Court Opinion

ID: 9836972
Source: CourtListenerOpinion
Date Created: 2023-09-02 03:15:46.711681+00
Date Added: 2024-06-11T07:45:19.628282
License: Public Domain

*212SULLIVAN, Judge
(concurring in part and in the result and dissenting in part):
Duty requires me to write separately in this case.*
I agree with the result reached by the majority, but I cannot find, as they did, that the Altus, Oklahoma, Police Department’s Officer Mills had probable cause to search appellant’s car at the Ford dealership. At the time Officer Mills entered appellant’s car to move the stereo components so he could copy down the serial numbers, all Mills knew was that there had been some recent car burglaries in the city of Altus (this is probably true of every major city in America on every day in recent times) and that appellant’s car had stereo equipment in it with “cut wires.” The Supreme Court has held that moving items to obtain serial numbers is a search. Arizona v. Hicks, 480 U.S. 321, 324, 107 S.Ct. 1149, 94 L.Ed.2d 347 (1987). However, there must be probable cause to justify a warrantless search of an automobile. California v. Acevedo, 500 U.S. 565, 111 S.Ct. 1982, 114 L.Ed.2d 619 (1991), and United States v. Ross, 456 U.S. 798, 102 S.Ct. 2157, 72 L.Ed.2d 572 (1982); cf. United States v. Perry, 925 F.2d 1077 (8th Cir.1991).
In my view, the majority is not only wrong on the probable cause involving the Mills’ search, but such a ruling is a dangerous one for the Fourth Amendment. Such a ruling would allow Officer Mills to search any car in Altus, Oklahoma, where he saw some stereo equipment with cut wires or any other objects that he thought could have possibly been stolen in recent car burglaries. Mills should not have that broad authority to search cars. The majority’s ruling in this case lowers the standard from probable cause to “possible cause.” See State v. Wilson, 279 Md. 189, 367 A.2d 1223 (1977); Cleckley v. State, 42 Md.App. 80, 399 A.2d 903 (1979).
Nevertheless, I agree with the majority that the conviction here can be affirmed. Initially, I note that there was no evidence seized in Mills’ search that was used in the prosecution of appellant. Moreover, the evidence in the car was admissible against appellant because it followed the untainted “plain viewing” of the evidence by the military investigators and the subsequent search based on the voluntary consent of appellant.

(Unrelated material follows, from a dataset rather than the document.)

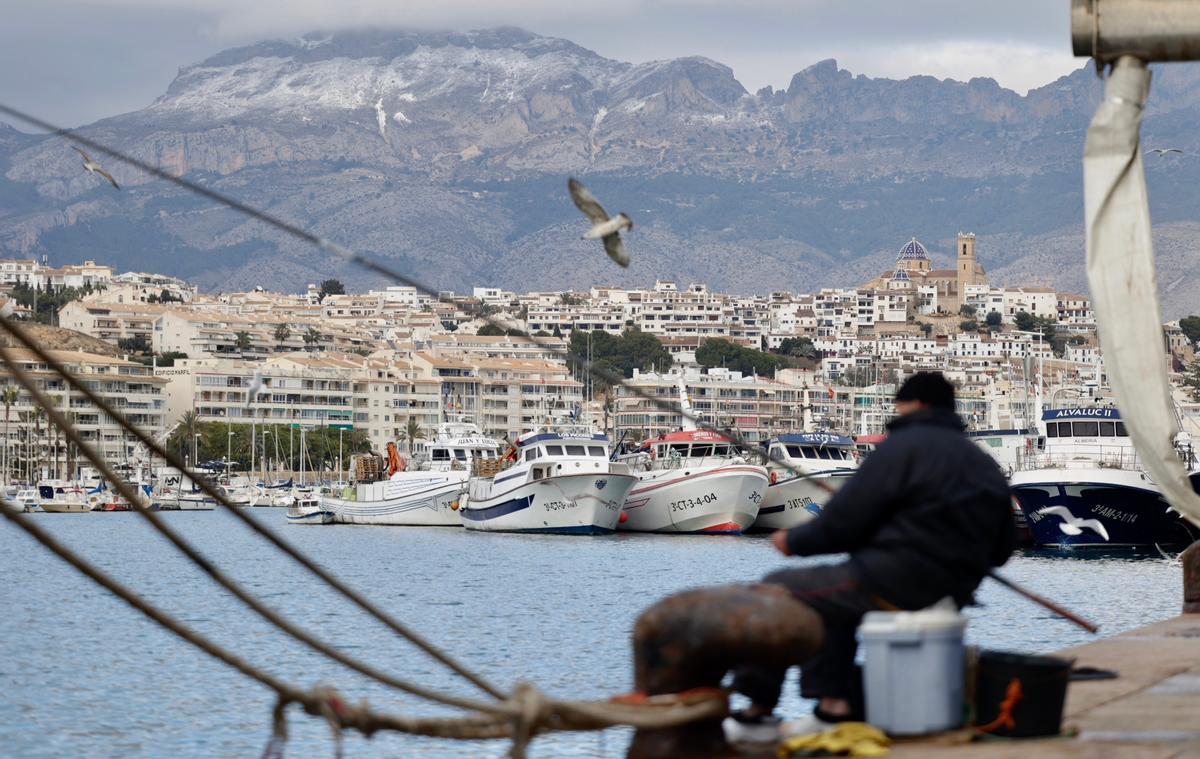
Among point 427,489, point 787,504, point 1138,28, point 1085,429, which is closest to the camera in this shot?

 There are two opposite views on writing separate opinions at an appellate court. At one extreme is the school grounded on the views of people like Thomas Jefferson, who strongly felt that each appellate judge should write separate or seriatim opinions. Letter to Justice Johnson, October 27, 1822, 12 The Works of Thomas Jefferson 246-252 (Paul L. Ford, ed.). Of the Jefferson school were advocates like Judge Brockenbrough, who felt that "the people had surely a right to expect that each judge should assign his own reasons for the vote which he gave.” Jean Edward Smith, John Marshall 448 (Henry Holt and Company, New York). Another extreme view I have observed is in the remarks of a Federal Appeals Court judge who once said he seldom dissented because it made no difference and it may offend the other two judges of the panel on which he may be sitting.
I take somewhat of a middle ground and dissent or write separately when I feel it is necessary or appropriate to add my reasons to my vote. As Judge Benjamin N. Cardozo said prior to his elevation to the Supreme Court, sometimes a dissent or a separate opinion in the future becomes the law or the controlling point in the law. An example of Cardozo’s idea can be found in Katz v. United States, 389 U.S. 347, 88 S.Ct. 507, 19 L.Ed.2d 576 (1967). It is Justice Harlan's concurring opinion in Katz at 360, 88 S.Ct. 507 that now dominates the area of the law governing the "expectation of privacy” aspect of the Fourth Amendment. See Oliver v. United States, 466 U.S. 170, 177, 104 S.Ct. 1735, 80 L.Ed.2d 214 (1984); Florida v. Jimeno, 500 U.S. 248, 250, 111 S.Ct. 1801, 114 L.Ed.2d 297 (1991) (does not even identify the separate opinion, it is so firmly accepted).